Continue the article on using neural machine translation to translate test items, starting right after its last sentence.
**** Extracted text ****
How to leverage neural machine translation in test item translation

How to leverage neural machine translation in test item translation

by Pisana Ferrari – cApStAn Ambassador to the Global Village

Advances in artificial intelligence (AI) have opened up enormous opportunities in the field of translation. Today, with a well-designed – hybrid – workflow that combines human expertise and neural machine translation (NMT), it is technically possible to produce multiple language versions of test item banks faster and at a more affordable price than three years ago. If that is what you want to strive for, certain stages cannot be skipped.

Garbage in, garbage out

First of all, one has to remember that the output of MT engines is only as good as what is fed into it. For some language combinations and some domains, the result produced by some engines is sometimes impressive. But when it comes to test content, disambiguation is key. Without external help, the machine cannot infer from the context whether a “Dutch teacher” actually teaches Dutch or is merely a Dutch citizen who teaches any subject. Test developers will need to disambiguate source material and work together with linguists to prepare contextual elements for both human translators and MT engines to interpret.
**** Stored records ****
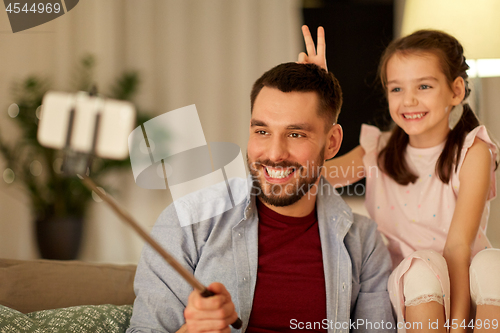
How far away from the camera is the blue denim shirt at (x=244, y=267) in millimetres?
798

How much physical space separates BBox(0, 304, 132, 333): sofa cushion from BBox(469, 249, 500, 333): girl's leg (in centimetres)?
69

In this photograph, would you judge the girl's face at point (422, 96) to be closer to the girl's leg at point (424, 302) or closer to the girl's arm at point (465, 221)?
the girl's arm at point (465, 221)

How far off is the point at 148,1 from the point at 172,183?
1158 millimetres

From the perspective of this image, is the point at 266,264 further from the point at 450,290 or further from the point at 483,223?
the point at 483,223

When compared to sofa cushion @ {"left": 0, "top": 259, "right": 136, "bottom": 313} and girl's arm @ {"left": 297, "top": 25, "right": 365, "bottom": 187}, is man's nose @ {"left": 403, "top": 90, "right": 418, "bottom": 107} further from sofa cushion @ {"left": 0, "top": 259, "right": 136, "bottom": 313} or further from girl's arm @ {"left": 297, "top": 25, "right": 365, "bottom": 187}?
sofa cushion @ {"left": 0, "top": 259, "right": 136, "bottom": 313}

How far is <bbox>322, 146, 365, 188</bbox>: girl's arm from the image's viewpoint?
3.97 feet

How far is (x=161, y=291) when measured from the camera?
0.80 metres

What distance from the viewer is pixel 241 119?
1.81m

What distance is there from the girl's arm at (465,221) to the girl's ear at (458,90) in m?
0.13

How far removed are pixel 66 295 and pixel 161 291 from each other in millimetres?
266

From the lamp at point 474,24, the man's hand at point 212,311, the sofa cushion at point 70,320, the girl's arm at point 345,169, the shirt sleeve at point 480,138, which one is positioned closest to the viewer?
the man's hand at point 212,311

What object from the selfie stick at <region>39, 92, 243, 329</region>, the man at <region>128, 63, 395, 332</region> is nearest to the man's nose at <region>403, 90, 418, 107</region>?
the man at <region>128, 63, 395, 332</region>

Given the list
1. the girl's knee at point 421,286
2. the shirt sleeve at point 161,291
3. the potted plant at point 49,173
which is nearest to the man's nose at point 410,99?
the girl's knee at point 421,286

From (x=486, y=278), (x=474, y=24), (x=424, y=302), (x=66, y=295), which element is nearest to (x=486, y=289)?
(x=486, y=278)
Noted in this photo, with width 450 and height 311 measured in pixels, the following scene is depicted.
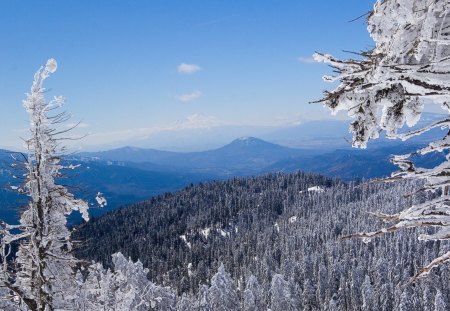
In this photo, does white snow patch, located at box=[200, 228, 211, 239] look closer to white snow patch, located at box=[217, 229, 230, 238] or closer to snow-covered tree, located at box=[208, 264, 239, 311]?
white snow patch, located at box=[217, 229, 230, 238]

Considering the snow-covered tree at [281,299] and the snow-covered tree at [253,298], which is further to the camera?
the snow-covered tree at [281,299]

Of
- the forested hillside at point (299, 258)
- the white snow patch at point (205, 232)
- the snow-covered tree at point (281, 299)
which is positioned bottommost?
the white snow patch at point (205, 232)

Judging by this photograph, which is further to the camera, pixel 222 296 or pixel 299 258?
pixel 299 258

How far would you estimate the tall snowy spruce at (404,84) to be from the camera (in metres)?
3.79

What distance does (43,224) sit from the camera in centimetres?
1221

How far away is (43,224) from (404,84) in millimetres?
11405

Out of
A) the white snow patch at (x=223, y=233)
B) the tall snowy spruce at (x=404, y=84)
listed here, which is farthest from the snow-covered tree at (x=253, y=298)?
the white snow patch at (x=223, y=233)

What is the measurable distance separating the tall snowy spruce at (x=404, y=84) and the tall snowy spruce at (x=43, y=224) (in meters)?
9.74

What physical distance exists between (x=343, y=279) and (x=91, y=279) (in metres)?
83.2

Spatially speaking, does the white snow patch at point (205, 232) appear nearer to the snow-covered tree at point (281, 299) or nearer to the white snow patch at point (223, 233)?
the white snow patch at point (223, 233)

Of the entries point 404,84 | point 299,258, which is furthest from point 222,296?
point 404,84

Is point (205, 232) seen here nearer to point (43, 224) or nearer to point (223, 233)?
point (223, 233)

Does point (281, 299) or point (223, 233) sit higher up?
point (281, 299)

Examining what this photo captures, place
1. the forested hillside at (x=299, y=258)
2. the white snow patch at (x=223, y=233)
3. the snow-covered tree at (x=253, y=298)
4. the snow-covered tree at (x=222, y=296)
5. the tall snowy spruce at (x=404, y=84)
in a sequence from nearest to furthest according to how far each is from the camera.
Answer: the tall snowy spruce at (x=404, y=84), the snow-covered tree at (x=222, y=296), the snow-covered tree at (x=253, y=298), the forested hillside at (x=299, y=258), the white snow patch at (x=223, y=233)
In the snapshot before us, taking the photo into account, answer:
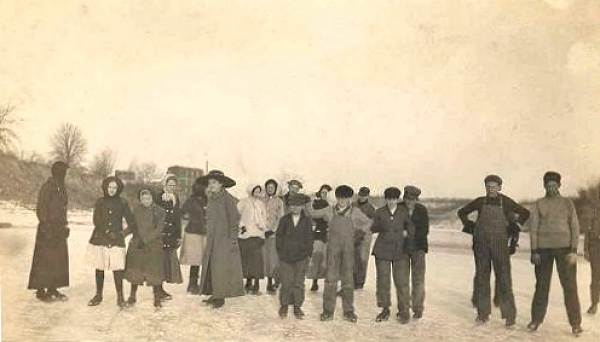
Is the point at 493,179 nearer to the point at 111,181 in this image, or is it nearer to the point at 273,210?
the point at 273,210

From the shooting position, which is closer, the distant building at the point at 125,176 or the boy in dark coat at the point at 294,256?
the boy in dark coat at the point at 294,256

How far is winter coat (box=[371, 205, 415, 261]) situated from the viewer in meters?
5.50

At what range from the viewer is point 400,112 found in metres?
5.97

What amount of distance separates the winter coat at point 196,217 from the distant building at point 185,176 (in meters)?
0.24

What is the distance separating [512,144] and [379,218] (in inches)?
65.3

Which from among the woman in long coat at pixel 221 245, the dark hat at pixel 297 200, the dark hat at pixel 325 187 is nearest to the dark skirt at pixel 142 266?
the woman in long coat at pixel 221 245

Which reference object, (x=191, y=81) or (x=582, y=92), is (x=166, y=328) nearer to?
(x=191, y=81)

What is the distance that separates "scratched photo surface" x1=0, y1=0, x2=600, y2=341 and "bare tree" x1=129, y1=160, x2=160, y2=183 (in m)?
0.02

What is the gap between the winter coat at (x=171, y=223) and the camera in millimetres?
5973

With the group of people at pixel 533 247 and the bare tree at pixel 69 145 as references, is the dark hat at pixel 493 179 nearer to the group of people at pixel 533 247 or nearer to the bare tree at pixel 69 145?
the group of people at pixel 533 247

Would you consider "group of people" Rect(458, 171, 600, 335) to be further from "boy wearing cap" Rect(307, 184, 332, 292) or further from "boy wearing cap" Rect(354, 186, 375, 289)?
"boy wearing cap" Rect(307, 184, 332, 292)

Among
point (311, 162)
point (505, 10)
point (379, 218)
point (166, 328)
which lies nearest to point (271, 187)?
point (311, 162)

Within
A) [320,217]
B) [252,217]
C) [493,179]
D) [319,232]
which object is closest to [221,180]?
[252,217]

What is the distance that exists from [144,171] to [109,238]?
77 cm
****
**Expected output**
The mindset should be “upstream” work

What eats up a lot of time and resources is adding multiple reviews to reviews. Reviews by linguists, subject matter experts, proofreaders, stakeholders, censors, end users, bilingual staff at the client, you name it. If decent preparation work has been done before the translation begins, there can be more automation and less reviews during, and after, translation. More preventative linguistic quality assurance early in the process, less corrective action late in the process. Automated quality assurance checks increase consistency and take over repetitive tasks such as harmonizing quotation marks, checking whether all segments are translated, or checking adherence to a glossary. Item writers need assistance to “engineer” the source version to make it suitable for translation into other languages and to make it suitable for a man-machine translation (MMT) workflow.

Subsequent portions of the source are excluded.